Scientists may have identified the culprit behind signs of recent volcanic activity on Mars.
Beneath a broad plain called the Elysium Planitia lies a massive 4,000-kilometer-wide Martian mantle convective plume that may be pumping molten magma to the surface.
This could explain the multiple lines of evidence for volcanic Mars.
“Our results demonstrate that the interior of Mars is geodynamically active today, with volcanic activity similar to that of past Hesperian volcanic regions,” say planetary geophysicists Adrien Broquet and Jeffrey Andrews-Hanna of the University of Arizona.
It suggests that the formation of the Tharsis volcanic region to today’s Elysium Plain was driven by a mantle plume. “I wrote.
Mars shows very convincing signs that it is geologically dead, both inside and out.
The relative age of the surface, where no recent volcanic activity or crustal movement can be seen, and the absence of the earth’s magnetic field have been cited as reasons to believe that there is only solid, immobile rock below the core.
Recent observations have overturned the idea that Mars is completely dead. For example, meteorites that reached Earth from Mars had traces of mantle convection 500 million years ago.
Later, satellite images revealed 50,000-year-old volcanic deposits on the surface of Mars in a system of fissures called Cerberus pits.
The Mars Insight lander, which has been monitoring the interior of Mars since November 2018, revealed that large seismic activity consistent with volcanic activity continues.
There were other curious observations. For example, the local gravitational field on the Elysium Plain is unusually strong, suggesting some underground activity.
Broquet and Andrés Hanna decided to collect topographical, gravitational, geological, and seismic data and find a model to match.
According to their analysis, the mantle plume fits that criteria. This is an updraft of hot internal material pushing against the boundary between the core and mantle of a planet, pushing magma upwards and forming crustal hotspots and surface volcanism.
To match observations such as the epicenter of seismic activity detected by InSight, the plume would need to be at least 3,500 km in diameter and 95 to 285 degrees Kelvin hotter than its surroundings.
That is, between 95 degrees Celsius and 285 degrees Celsius and 171 degrees Fahrenheit and 513 degrees Fahrenheit.
This is very similar to the plumes in the Earth’s mantle that drove prehistoric volcanic activity that caused large-scale carvings of the surface, such as the Deccan Traps and the North Atlantic Igneous Field.
“Although Mars is smaller than Earth, the low gravity and high viscosity of the Martian mantle would predict the formation of similarly sized plume heads,” the researchers wrote in their paper.

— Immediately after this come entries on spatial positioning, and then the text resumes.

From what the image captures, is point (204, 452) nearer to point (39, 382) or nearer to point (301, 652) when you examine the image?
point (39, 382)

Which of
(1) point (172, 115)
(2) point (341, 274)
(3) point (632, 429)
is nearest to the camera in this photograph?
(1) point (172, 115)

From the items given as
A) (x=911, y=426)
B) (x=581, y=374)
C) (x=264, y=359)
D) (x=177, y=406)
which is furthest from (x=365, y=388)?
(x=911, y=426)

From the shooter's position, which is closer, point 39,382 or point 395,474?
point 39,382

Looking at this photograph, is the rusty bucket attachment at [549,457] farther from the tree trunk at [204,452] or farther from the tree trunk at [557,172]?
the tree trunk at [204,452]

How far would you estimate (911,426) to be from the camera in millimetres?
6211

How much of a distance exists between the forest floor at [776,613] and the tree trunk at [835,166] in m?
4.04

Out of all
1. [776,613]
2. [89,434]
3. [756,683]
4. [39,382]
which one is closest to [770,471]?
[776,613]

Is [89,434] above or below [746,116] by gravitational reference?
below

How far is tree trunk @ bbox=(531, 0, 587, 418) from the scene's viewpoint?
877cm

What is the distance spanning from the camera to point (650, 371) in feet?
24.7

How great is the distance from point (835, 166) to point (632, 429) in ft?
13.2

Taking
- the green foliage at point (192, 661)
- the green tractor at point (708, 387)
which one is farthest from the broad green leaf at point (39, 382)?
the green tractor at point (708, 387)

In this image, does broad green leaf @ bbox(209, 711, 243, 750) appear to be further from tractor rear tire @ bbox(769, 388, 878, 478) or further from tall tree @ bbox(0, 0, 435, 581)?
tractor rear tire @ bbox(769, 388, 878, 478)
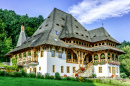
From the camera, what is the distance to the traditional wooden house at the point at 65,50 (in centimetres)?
2952

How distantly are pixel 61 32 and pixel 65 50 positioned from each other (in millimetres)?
5070

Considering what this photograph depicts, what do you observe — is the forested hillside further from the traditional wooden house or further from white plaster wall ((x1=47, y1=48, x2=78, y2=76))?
white plaster wall ((x1=47, y1=48, x2=78, y2=76))

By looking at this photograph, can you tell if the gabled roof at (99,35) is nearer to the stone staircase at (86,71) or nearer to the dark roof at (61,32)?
the dark roof at (61,32)

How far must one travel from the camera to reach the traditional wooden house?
29516mm

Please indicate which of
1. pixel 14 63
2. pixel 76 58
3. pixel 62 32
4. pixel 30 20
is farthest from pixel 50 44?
pixel 30 20

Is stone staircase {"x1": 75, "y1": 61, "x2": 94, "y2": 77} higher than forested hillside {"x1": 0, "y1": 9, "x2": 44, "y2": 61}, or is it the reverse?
forested hillside {"x1": 0, "y1": 9, "x2": 44, "y2": 61}

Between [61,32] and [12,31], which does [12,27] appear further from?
[61,32]

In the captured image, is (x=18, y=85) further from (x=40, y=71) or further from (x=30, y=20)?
(x=30, y=20)

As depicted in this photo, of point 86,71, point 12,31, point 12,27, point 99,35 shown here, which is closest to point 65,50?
point 86,71

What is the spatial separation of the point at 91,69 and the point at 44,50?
11.3 meters

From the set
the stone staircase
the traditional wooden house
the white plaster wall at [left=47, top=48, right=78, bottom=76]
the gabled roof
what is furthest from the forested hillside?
the stone staircase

“From gravity and topography data alone, the center of the best fitting plume head is located precisely at the center of the Cerberus sulcus, where many of the recent volcanoes and Mars earthquakes are located.”
This means Mars will become the third planet with mantle plume activity in the solar system, after Earth and Venus, the researchers said.
This is a result that is meant to be quite interesting for Mars. Rather than spouting lava, volcanoes may be warming the planet’s interior and keeping lakes on the surface from freezing.
This leads to the search for Martian microbes that lurk in lakes like this one and live quietly, unseen by humans.
“This plume activity indicates that Mars today has a geodynamically active interior, not just seismically and volcanically,” write Brocke and Andrews-Hannah.
“The plumes beneath the Elysium Plain also suggest that surface volcanic flows and seismic activity are not isolated events, but are part of a long-lived and actively sustained regional system, suggesting the longevity of subterranean habitable environments and astrobiology.” It shows that it affects the possibilities.”